** Begin Dataset records **
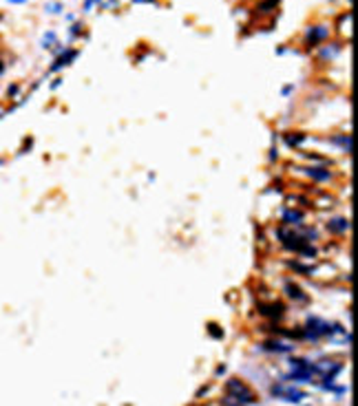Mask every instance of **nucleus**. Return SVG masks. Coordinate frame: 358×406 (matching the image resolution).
Returning a JSON list of instances; mask_svg holds the SVG:
<instances>
[{
	"label": "nucleus",
	"instance_id": "0eeeda50",
	"mask_svg": "<svg viewBox=\"0 0 358 406\" xmlns=\"http://www.w3.org/2000/svg\"><path fill=\"white\" fill-rule=\"evenodd\" d=\"M11 2H22V0H11Z\"/></svg>",
	"mask_w": 358,
	"mask_h": 406
},
{
	"label": "nucleus",
	"instance_id": "423d86ee",
	"mask_svg": "<svg viewBox=\"0 0 358 406\" xmlns=\"http://www.w3.org/2000/svg\"><path fill=\"white\" fill-rule=\"evenodd\" d=\"M93 2H95V0H89V2H87V7H91V4H93Z\"/></svg>",
	"mask_w": 358,
	"mask_h": 406
},
{
	"label": "nucleus",
	"instance_id": "39448f33",
	"mask_svg": "<svg viewBox=\"0 0 358 406\" xmlns=\"http://www.w3.org/2000/svg\"><path fill=\"white\" fill-rule=\"evenodd\" d=\"M327 36V29H314V31H310V40L312 42H316V40H321V38Z\"/></svg>",
	"mask_w": 358,
	"mask_h": 406
},
{
	"label": "nucleus",
	"instance_id": "7ed1b4c3",
	"mask_svg": "<svg viewBox=\"0 0 358 406\" xmlns=\"http://www.w3.org/2000/svg\"><path fill=\"white\" fill-rule=\"evenodd\" d=\"M272 395H276L279 400H285V402H303L308 395H305V391L296 389V386L292 384H274L272 386Z\"/></svg>",
	"mask_w": 358,
	"mask_h": 406
},
{
	"label": "nucleus",
	"instance_id": "20e7f679",
	"mask_svg": "<svg viewBox=\"0 0 358 406\" xmlns=\"http://www.w3.org/2000/svg\"><path fill=\"white\" fill-rule=\"evenodd\" d=\"M73 55H75V51H69V53H67V55H62V58H60V60H58V62H55V64H53V71H55V69H60V67H62V64H69V60H71V58H73Z\"/></svg>",
	"mask_w": 358,
	"mask_h": 406
},
{
	"label": "nucleus",
	"instance_id": "f03ea898",
	"mask_svg": "<svg viewBox=\"0 0 358 406\" xmlns=\"http://www.w3.org/2000/svg\"><path fill=\"white\" fill-rule=\"evenodd\" d=\"M290 380H296V382H312L314 373H316V366L310 365L308 360H301V358H296V360H290Z\"/></svg>",
	"mask_w": 358,
	"mask_h": 406
},
{
	"label": "nucleus",
	"instance_id": "f257e3e1",
	"mask_svg": "<svg viewBox=\"0 0 358 406\" xmlns=\"http://www.w3.org/2000/svg\"><path fill=\"white\" fill-rule=\"evenodd\" d=\"M225 389H228V400H234L237 404H252L254 400H257L254 393L241 380H230Z\"/></svg>",
	"mask_w": 358,
	"mask_h": 406
},
{
	"label": "nucleus",
	"instance_id": "6e6552de",
	"mask_svg": "<svg viewBox=\"0 0 358 406\" xmlns=\"http://www.w3.org/2000/svg\"><path fill=\"white\" fill-rule=\"evenodd\" d=\"M0 163H2V159H0Z\"/></svg>",
	"mask_w": 358,
	"mask_h": 406
}]
</instances>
** End Dataset records **
**Objective:** Show every line of the data that contains the string "instances". Case counts.

**Result of this task:**
Returning a JSON list of instances; mask_svg holds the SVG:
<instances>
</instances>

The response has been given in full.